_TASK PROMPT_. Print exactly the lines below between the line containing "Metal wings wall decor" and the line containing "Stormtrooper-Minifigur ohne Helm", counting both of those lines. Leave pictures out.

_MATERIAL FOR THIS EXERCISE_.
........
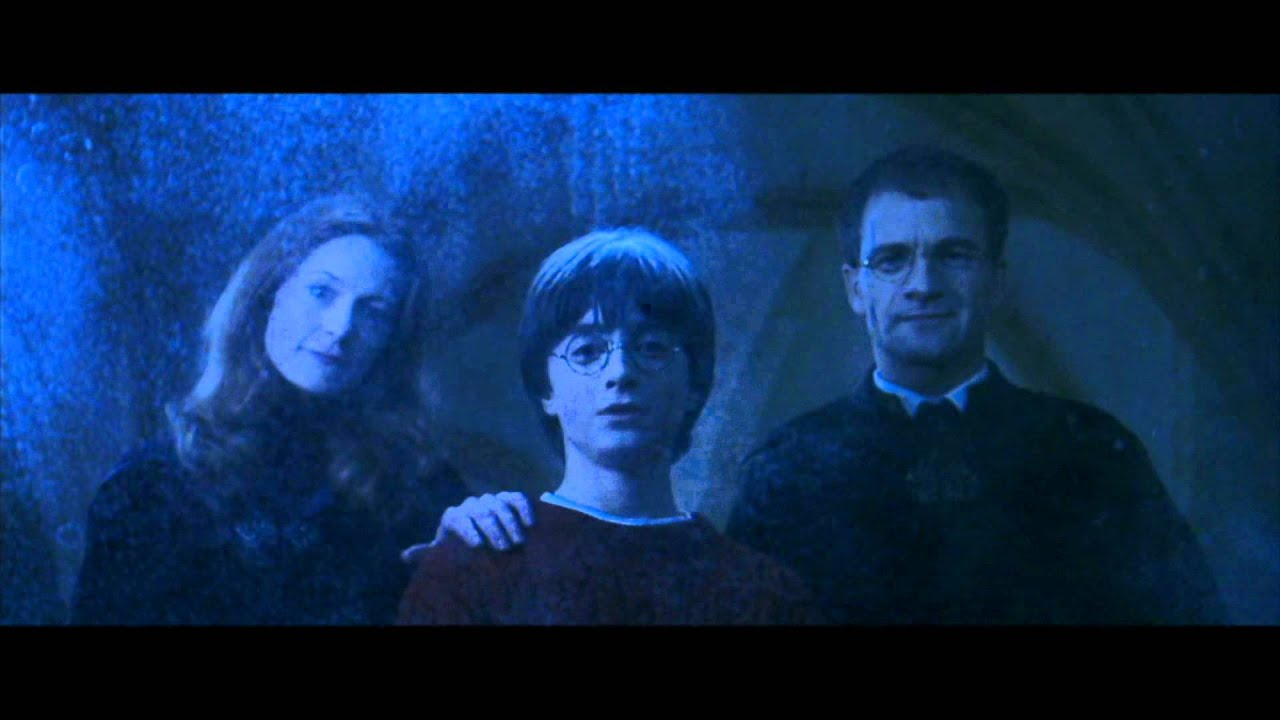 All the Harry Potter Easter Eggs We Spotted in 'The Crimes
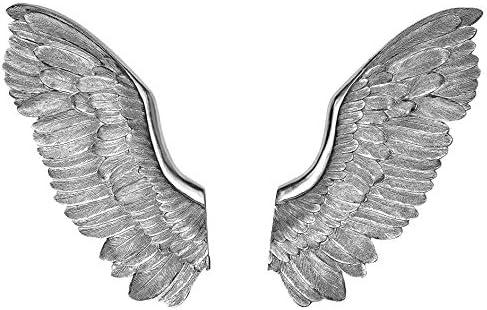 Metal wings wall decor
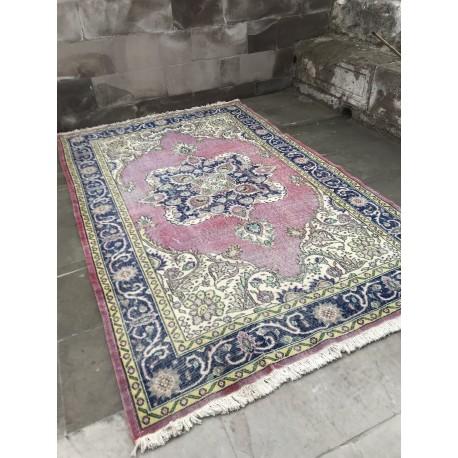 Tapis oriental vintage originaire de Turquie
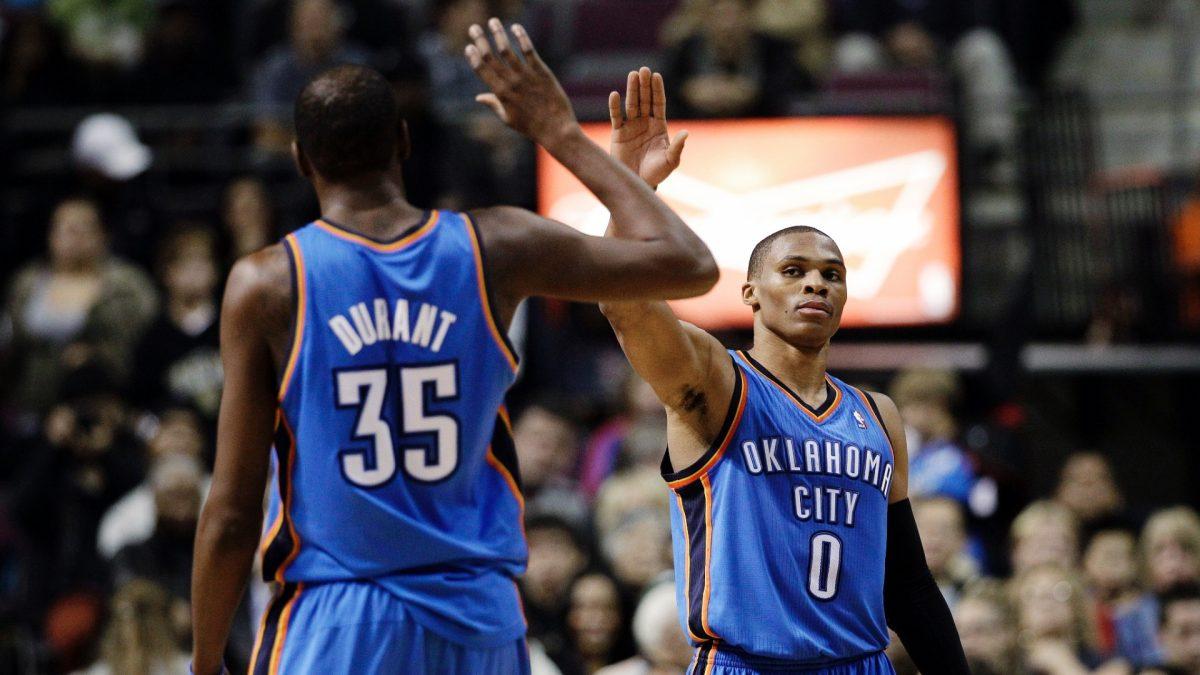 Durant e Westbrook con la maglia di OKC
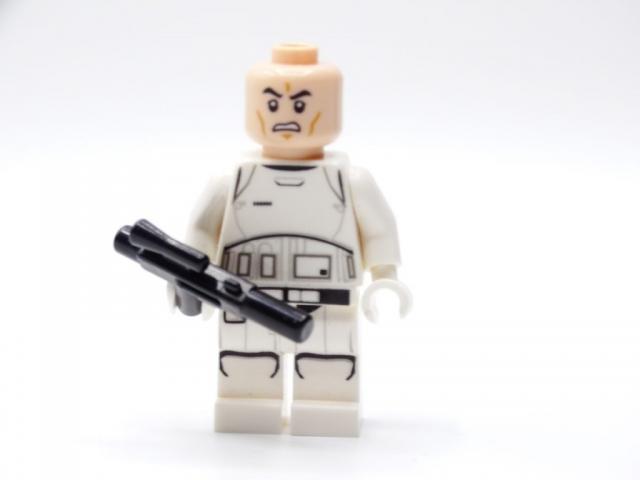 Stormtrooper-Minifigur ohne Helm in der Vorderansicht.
........
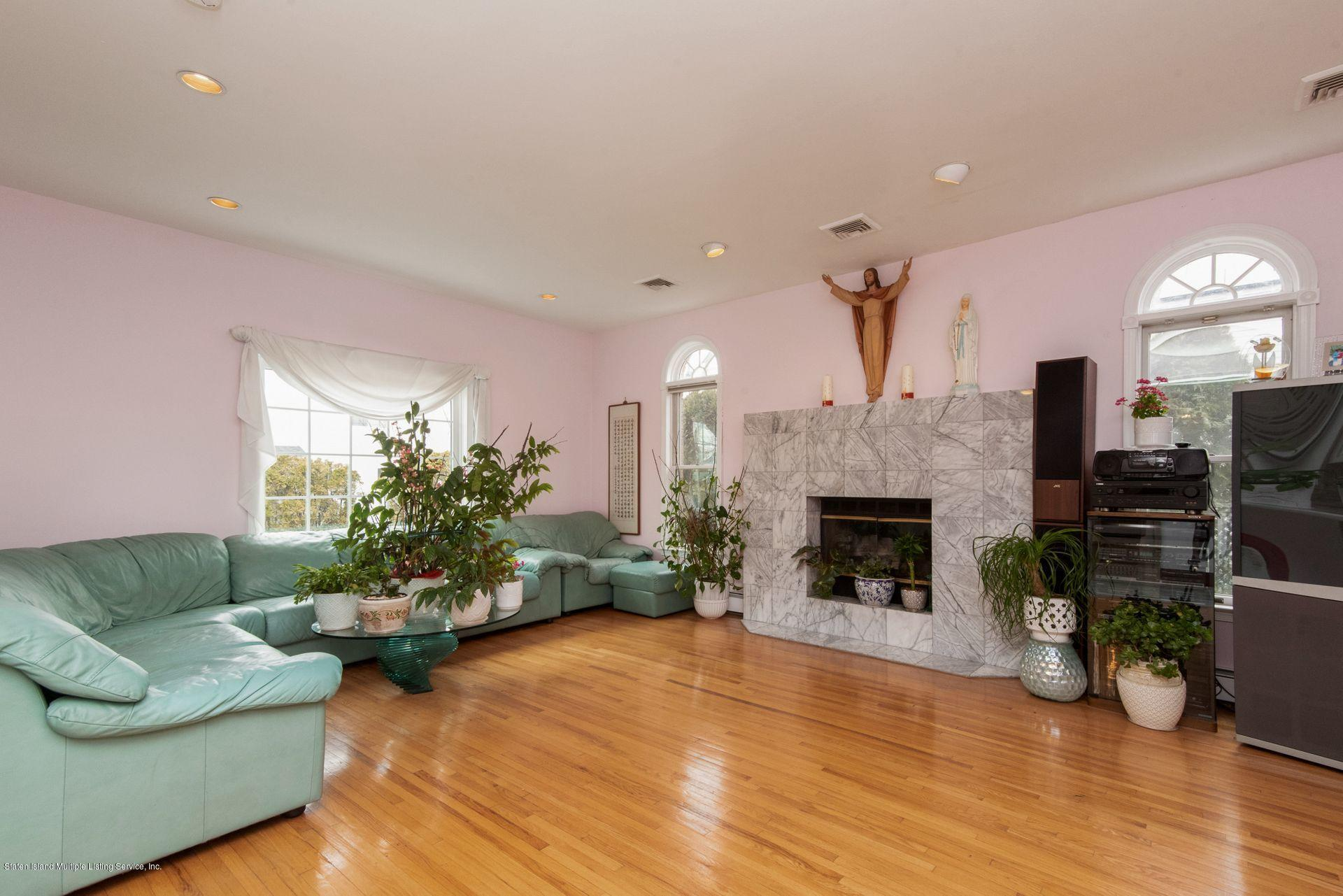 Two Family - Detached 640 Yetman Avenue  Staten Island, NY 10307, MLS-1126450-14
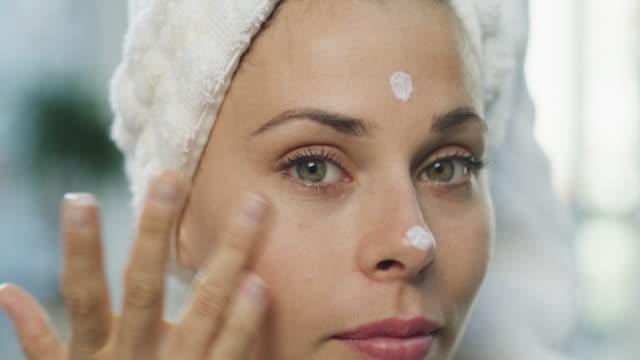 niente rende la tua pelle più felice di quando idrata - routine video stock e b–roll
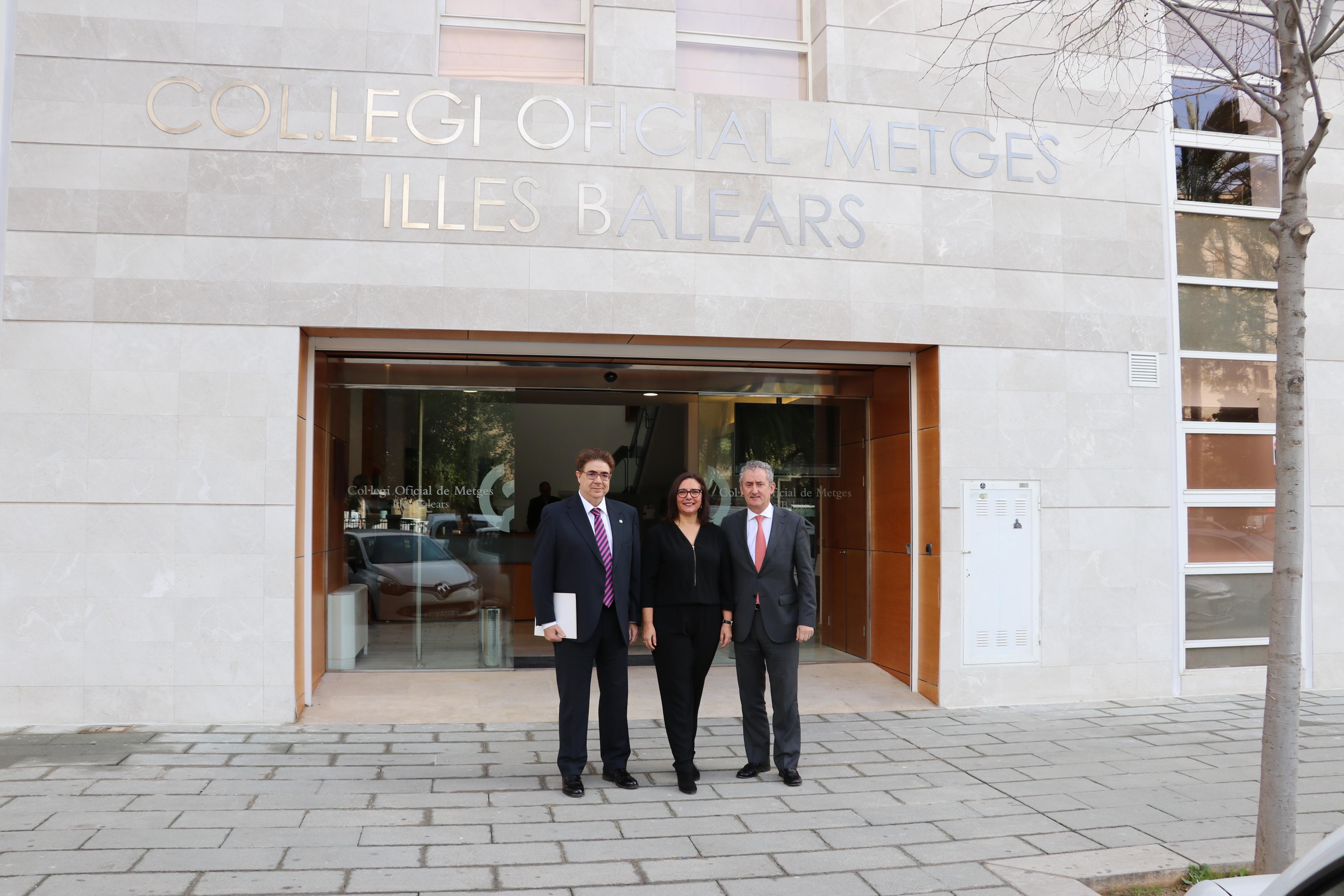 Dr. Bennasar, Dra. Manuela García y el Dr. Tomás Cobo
........
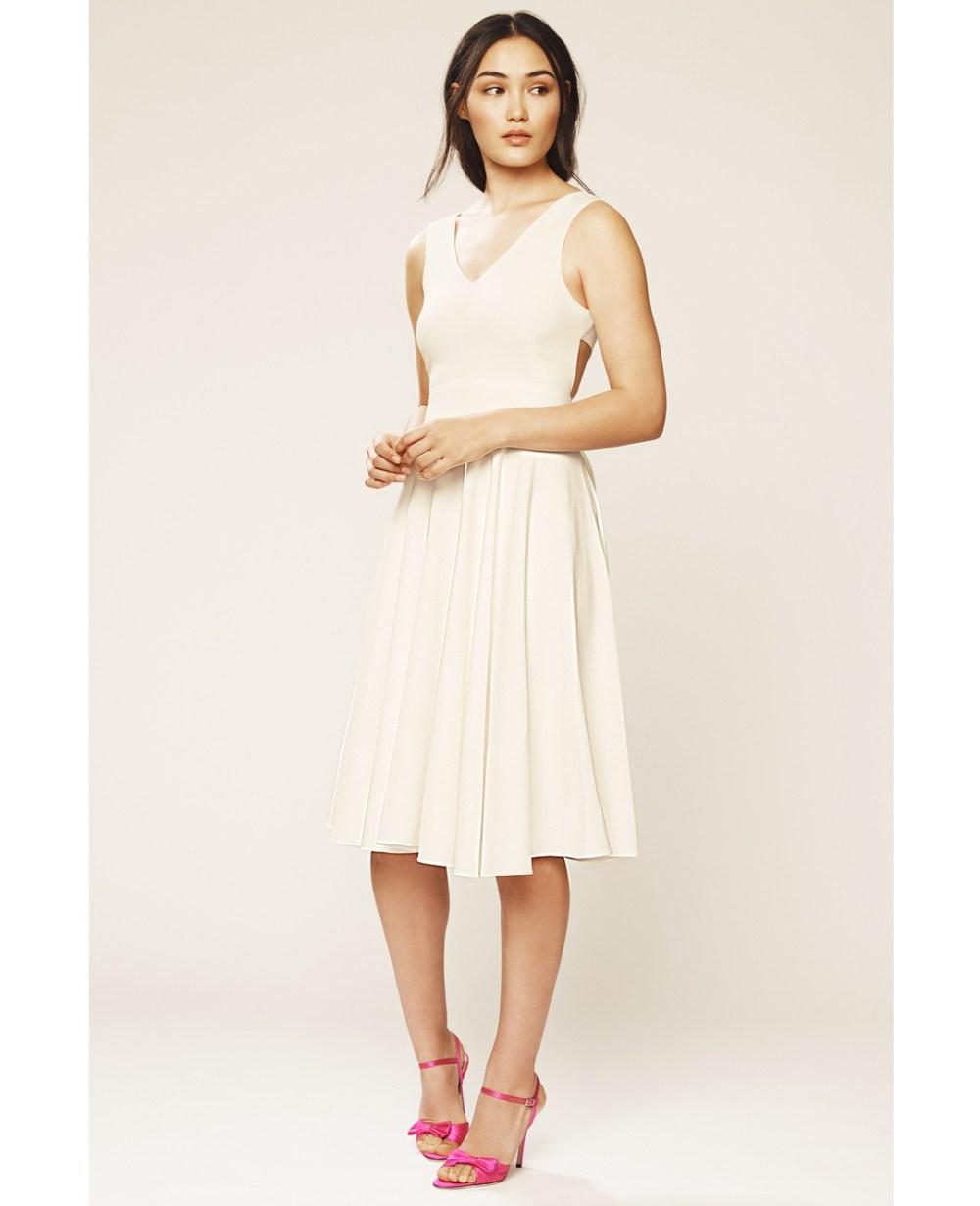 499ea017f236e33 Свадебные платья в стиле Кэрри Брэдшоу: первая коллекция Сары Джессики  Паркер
........
_RESULT FOR THIS EXERCISE_.
 Metal wings wall decor
 Tapis oriental vintage originaire de Turquie
 Durant e Westbrook con la maglia di OKC
 Stormtrooper-Minifigur ohne Helm in der Vorderansicht.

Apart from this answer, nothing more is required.